Task to complete: Retyping should cover only the lines from the one containing "class: Mammalia" through the final line of the records, with pictures omitted.

Records from a data source:

★ ★ ★ ★

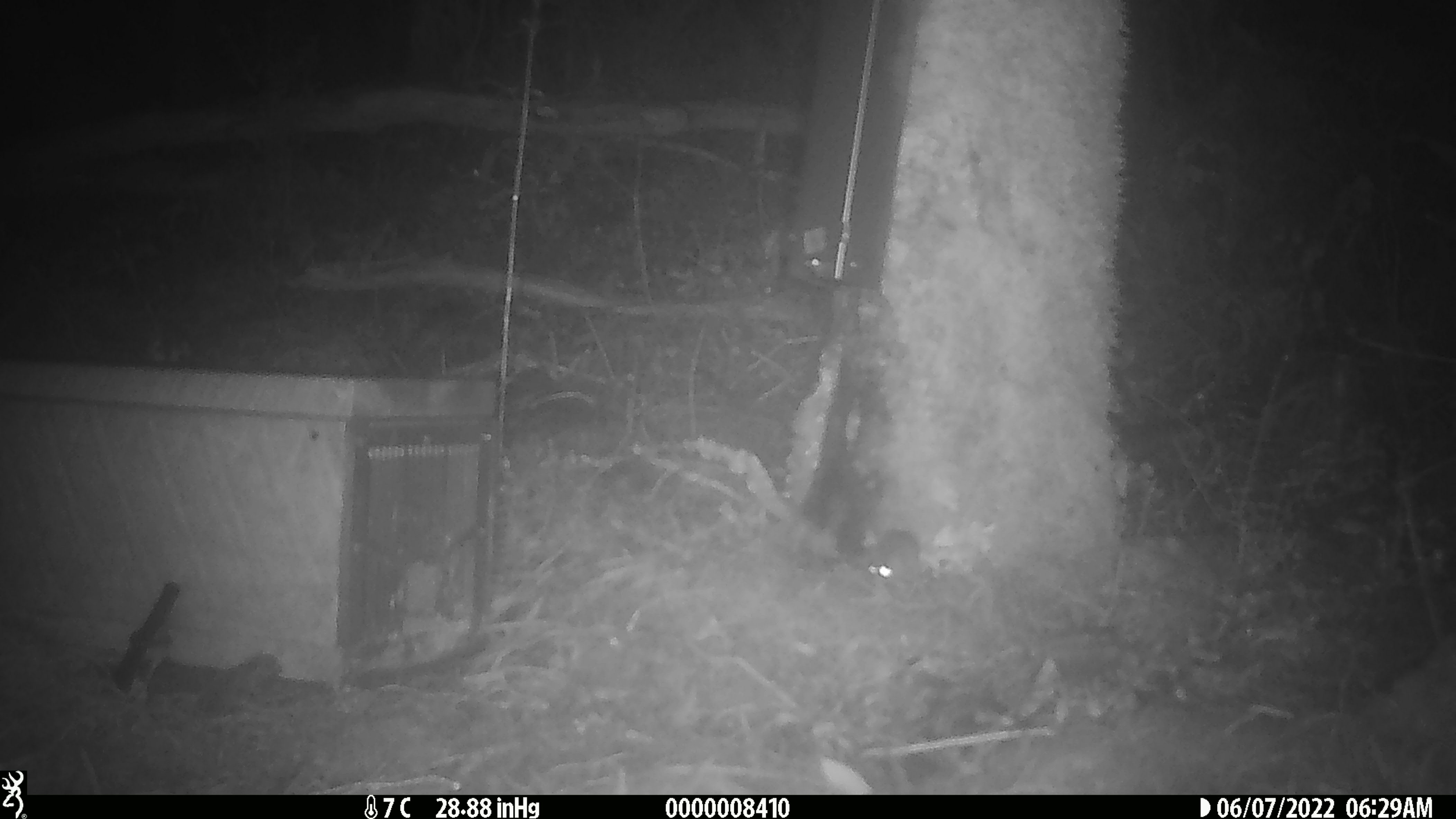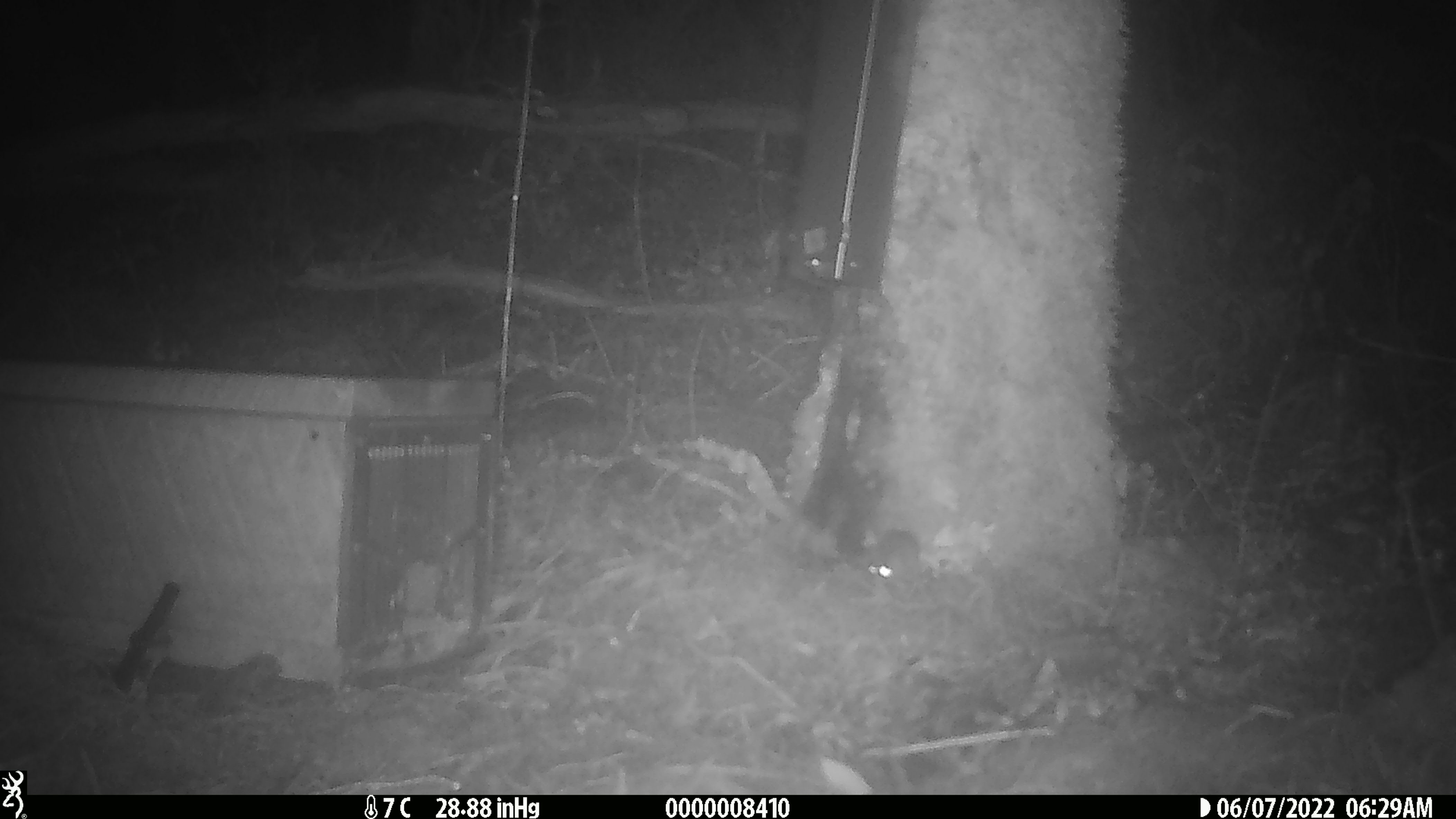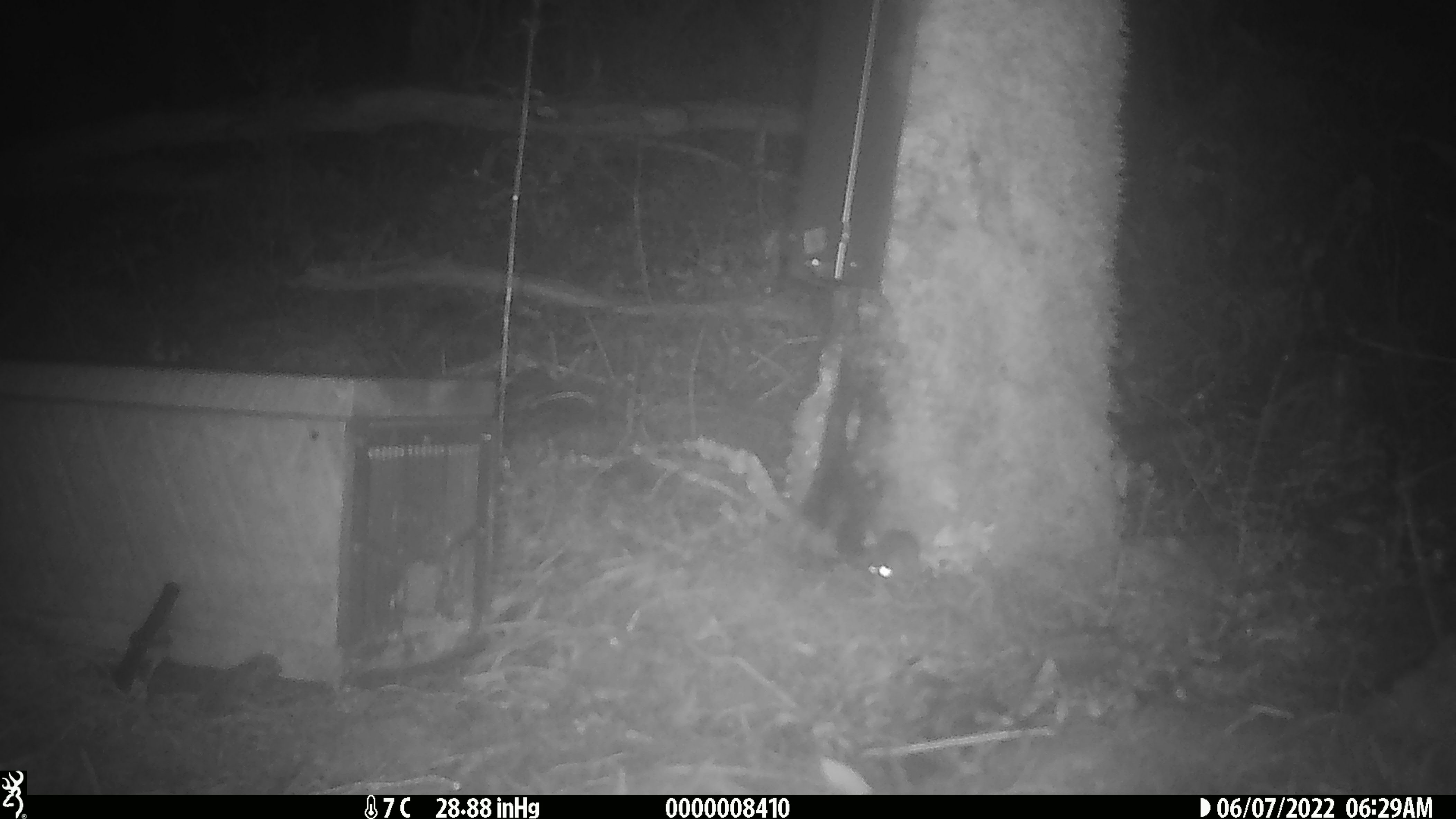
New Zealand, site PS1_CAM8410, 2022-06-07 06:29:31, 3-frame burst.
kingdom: Animalia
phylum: Chordata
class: Mammalia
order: Rodentia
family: Muridae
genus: Mus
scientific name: Mus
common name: mouse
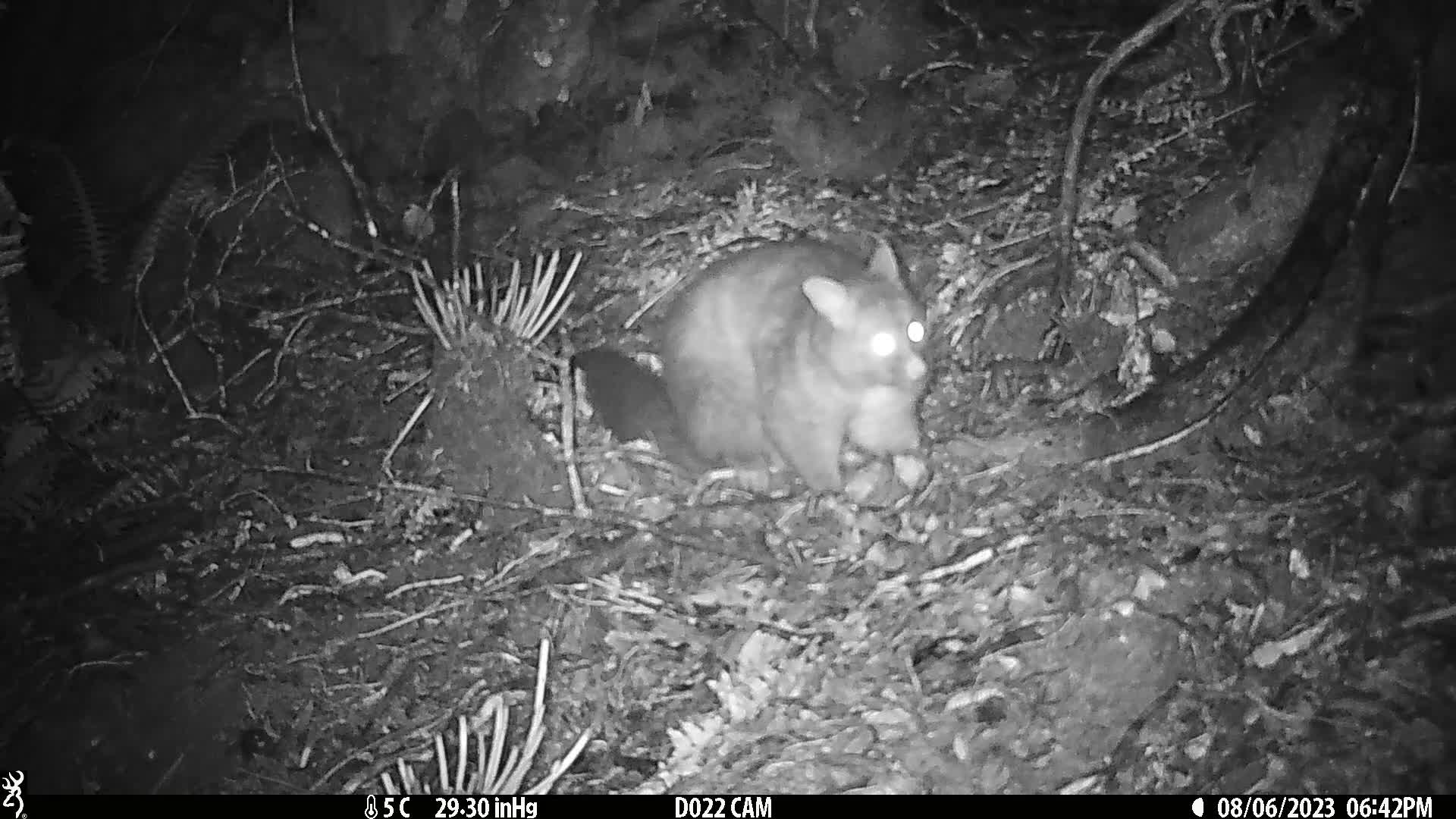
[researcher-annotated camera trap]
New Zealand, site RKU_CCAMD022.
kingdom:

★ ★ ★ ★

Output below:
class: Mammalia
order: Rodentia
family: Muridae
genus: Mus
scientific name: Mus
common name: mouse
[researcher-annotated camera trap]
New Zealand, site RKU_CCAMD022.
kingdom:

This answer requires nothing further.